存储数组的最大长度设置为Integer的最大值 - 8。

private static final int MAX_ARRAY_SIZE = Integer.MAX_VALUE - 8;

如果新容量大于存储数组的最大容量：如果旧容量已经等于存储数组的最大容量，则不做任何动作直接返回；否则，新容量置为存储数组的最大容量（已满）。

步骤：

创建一个新的存储数组，容量为新容量newCapacity。

modCount++，结构性变更。

使用新容量更新阈值 threshold。

双层for循环，使用新的容量取模重新计算在新的存储数组中的位置。

protected void rehash() {

        int oldCapacity = table.length;

        Entry<?,?>[] oldMap = table;

        // 设置rehash后的新容量 START...

        int newCapacity = (oldCapacity << 1) + 1; // 新的容量 = 旧容量 * 2 + 1

        if (newCapacity - MAX_ARRAY_SIZE > 0) { //如果新容量大于存储数组的最大容量

            if (oldCapacity == MAX_ARRAY_SIZE)

                // Keep running with MAX_ARRAY_SIZE buckets

                return;

            newCapacity = MAX_ARRAY_SIZE;

        }

        // 设置rehash后的新容量 END.

        Entry<?,?>[] newMap = new Entry<?,?>[newCapacity];

        modCount++;

		// 使用新容量更新阈值

        threshold = (int)Math.min(newCapacity * loadFactor, MAX_ARRAY_SIZE + 1);

        table = newMap;

        for (int i = oldCapacity ; i-- > 0 ;) {

        // 遍历旧的存储数组

            for (Entry<K,V> old = (Entry<K,V>)oldMap[i] ; old != null ; ) {

	            // 如果当前索引位置的链表存在元素，则处理

                Entry<K,V> e = old; // 记录旧的元素

                old = old.next;  // 下一次内层for循环则处理当前元素的下一个元素

				//旧的元素重新根据新容量计算hash

                int index = (e.hash & 0x7FFFFFFF) % newCapacity;

                e.next = (Entry<K,V>)newMap[index];

				//将旧数据放到新表中的新index位置上

                newMap[index] = e;//放置旧元素

            }

        }

        //for循环完成旧表数据堆放到新表中去, 就是一次rehash

    }

get(Object key)

get(Object key) 方法根据指定的key获取其value。该方法通过key的hash值，再进行高位按位与，获取到索引index，然后遍历存储数组，直到找到 hash、key均相等的元素，返回其value。

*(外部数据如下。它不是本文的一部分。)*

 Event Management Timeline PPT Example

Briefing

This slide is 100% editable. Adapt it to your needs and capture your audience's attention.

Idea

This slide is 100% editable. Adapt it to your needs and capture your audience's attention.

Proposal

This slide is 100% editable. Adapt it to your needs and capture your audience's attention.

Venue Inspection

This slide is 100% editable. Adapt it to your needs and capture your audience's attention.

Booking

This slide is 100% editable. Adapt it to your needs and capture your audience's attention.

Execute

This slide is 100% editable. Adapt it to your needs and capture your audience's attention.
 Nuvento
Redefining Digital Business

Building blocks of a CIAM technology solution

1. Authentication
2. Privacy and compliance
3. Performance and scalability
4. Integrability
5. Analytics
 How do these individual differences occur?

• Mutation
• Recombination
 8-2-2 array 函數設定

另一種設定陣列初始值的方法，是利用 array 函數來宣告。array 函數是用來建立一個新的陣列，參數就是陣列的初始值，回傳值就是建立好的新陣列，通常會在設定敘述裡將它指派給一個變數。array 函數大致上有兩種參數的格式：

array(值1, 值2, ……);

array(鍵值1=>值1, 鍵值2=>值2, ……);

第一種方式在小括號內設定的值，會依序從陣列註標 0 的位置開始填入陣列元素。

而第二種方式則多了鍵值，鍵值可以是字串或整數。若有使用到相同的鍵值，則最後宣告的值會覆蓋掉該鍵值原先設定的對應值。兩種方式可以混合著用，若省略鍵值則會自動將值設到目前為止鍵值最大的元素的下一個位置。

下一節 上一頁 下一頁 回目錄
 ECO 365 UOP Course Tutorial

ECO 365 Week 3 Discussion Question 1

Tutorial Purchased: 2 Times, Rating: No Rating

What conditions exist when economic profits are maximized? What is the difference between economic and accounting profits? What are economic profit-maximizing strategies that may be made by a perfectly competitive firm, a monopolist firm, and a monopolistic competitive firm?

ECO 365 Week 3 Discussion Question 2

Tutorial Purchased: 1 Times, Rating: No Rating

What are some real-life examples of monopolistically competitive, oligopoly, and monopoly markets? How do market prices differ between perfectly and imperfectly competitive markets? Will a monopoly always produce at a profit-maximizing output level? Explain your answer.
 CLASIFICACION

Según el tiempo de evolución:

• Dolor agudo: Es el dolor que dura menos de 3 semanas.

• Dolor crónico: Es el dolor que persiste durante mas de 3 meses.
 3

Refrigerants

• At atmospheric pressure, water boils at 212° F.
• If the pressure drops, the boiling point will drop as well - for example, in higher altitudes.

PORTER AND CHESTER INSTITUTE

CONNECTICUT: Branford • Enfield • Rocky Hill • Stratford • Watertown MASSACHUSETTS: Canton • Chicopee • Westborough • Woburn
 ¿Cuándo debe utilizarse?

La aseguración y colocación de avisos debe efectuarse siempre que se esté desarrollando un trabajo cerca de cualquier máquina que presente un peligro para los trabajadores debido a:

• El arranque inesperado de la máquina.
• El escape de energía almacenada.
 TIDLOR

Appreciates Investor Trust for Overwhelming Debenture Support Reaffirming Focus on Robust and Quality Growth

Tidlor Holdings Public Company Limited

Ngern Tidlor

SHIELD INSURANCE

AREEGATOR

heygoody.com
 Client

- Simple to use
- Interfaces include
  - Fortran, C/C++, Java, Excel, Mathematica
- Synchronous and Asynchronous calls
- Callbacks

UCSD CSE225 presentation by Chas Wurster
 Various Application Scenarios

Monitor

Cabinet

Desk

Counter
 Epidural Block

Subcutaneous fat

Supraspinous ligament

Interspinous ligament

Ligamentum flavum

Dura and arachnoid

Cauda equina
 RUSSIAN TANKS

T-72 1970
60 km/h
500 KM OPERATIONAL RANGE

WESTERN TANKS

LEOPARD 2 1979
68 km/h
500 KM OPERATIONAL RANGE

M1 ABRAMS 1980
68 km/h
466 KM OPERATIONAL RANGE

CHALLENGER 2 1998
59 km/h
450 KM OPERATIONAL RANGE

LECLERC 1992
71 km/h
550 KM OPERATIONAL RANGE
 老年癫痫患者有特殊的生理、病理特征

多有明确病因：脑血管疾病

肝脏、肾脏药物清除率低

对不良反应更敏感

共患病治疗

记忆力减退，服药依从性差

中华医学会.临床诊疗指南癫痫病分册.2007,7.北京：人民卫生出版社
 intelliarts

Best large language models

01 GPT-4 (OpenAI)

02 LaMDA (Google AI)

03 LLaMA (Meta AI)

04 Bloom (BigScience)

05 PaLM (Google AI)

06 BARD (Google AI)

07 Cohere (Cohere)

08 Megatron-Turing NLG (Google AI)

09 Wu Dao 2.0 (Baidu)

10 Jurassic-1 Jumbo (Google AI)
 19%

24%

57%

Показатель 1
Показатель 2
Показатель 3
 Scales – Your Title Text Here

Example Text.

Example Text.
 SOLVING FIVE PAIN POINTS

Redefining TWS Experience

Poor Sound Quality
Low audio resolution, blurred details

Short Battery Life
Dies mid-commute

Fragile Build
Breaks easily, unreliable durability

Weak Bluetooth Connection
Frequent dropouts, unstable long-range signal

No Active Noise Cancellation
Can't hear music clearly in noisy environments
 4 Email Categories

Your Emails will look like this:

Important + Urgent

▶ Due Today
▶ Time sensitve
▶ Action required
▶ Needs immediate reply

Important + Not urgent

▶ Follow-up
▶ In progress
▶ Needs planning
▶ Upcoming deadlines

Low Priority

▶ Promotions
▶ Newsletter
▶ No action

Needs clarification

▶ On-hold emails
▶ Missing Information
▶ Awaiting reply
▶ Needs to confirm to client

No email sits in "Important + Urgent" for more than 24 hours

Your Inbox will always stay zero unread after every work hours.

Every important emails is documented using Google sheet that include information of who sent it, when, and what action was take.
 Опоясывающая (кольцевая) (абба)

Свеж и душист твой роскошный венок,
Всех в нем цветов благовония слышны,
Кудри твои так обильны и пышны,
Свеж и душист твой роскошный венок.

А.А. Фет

public synchronized V get(Object key) {

        Entry<?,?> tab[] = table;

        int hash = key.hashCode();

        int index = (hash & 0x7FFFFFFF) % tab.length;

        for (Entry<?,?> e = tab[index] ; e != null ; e = e.next) {

            if ((e.hash == hash) && e.key.equals(key)) {

                return (V)e.value;

            }

        }

        return null;

    }

contains(Object value)

contains(Object value) 判断哈希表的存储数组中是否包含指定的value。会遍历数组，去匹配value，找到一个就返回true。



public synchronized boolean contains(Object value) {

        if (value == null) {

            throw new NullPointerException();

        }

        Entry<?,?> tab[] = table;

        for (int i = tab.length ; i-- > 0 ;) {

            for (Entry<?,?> e = tab[i] ; e != null ; e = e.next) {

                if (e.value.equals(value)) {

                    return true;

                }

            }

        }

        return false;

    }

containsKey(Object key)

containsKey(Object key) 方法用于检查哈希表中是否包含指定的key。



public synchronized boolean containsKey(Object key) {

        Entry<?,?> tab[] = table;

        int hash = key.hashCode();

        int index = (hash & 0x7FFFFFFF) % tab.length;

        for (Entry<?,?> e = tab[index] ; e != null ; e = e.next) {

            if ((e.hash == hash) && e.key.equals(key)) {

                return true;

            }

        }

        return false;

    }

remove(Object key)

remove 操作移除指定的key。会改变 modCount 、count 的值。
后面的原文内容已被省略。